George stepped forward as a plethora of articles sprayed across the screen. A tall, blond, handsome man in his thirties stared back at us in his official portraits, which were tucked between paparazzi pictures of him in precarious situations with women who were not Sierra.

One especially damning picture was taken on a yacht from afar, but it was obvious it was Jonah with a wraith of a woman straddling his lap, both of them barely clothed.

“Good lord,” George hissed under his breath. “This jackass wasn’t hiding anything about his affairs, was he?”

“I wouldn’t call these affairs,” Grant mused, scrolling down to article that had my heart snapping in my chest.
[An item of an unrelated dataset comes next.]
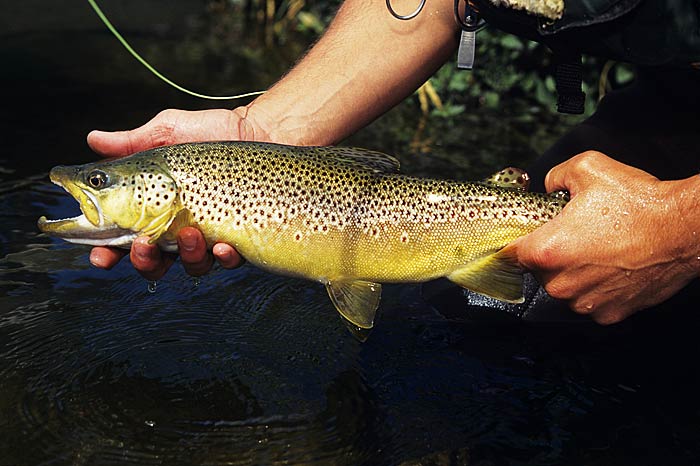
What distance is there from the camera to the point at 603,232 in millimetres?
2707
The article announced the engagement of Jonah and Sierra. Sierra stood next to him, her mouth curved in a soft smile that didn’t meet her eyes. Her eyes were… dead. No emotion. My gaze shifted to Jonah’s hand, which was clutching her hip so tight his knuckles were white from the strain. He was hurting her, but she didn’t show it. And the naked eye wouldn’t have noticed that demanding touch that screamed a command to obey. No, the focus was on the massive ring on her finger, a glittering diamond that was worth more than every building in Hot Springs put together.

If Grant and George hadn’t been here, I would have put my fist through the wall.

“He lost an election this past year,” Grant continued, scrolling down. He didn’t read the article out loud, but I read it. Read the lines where Sierra had explained how much she loved Jonah and was looking forward to being his “First Lady.”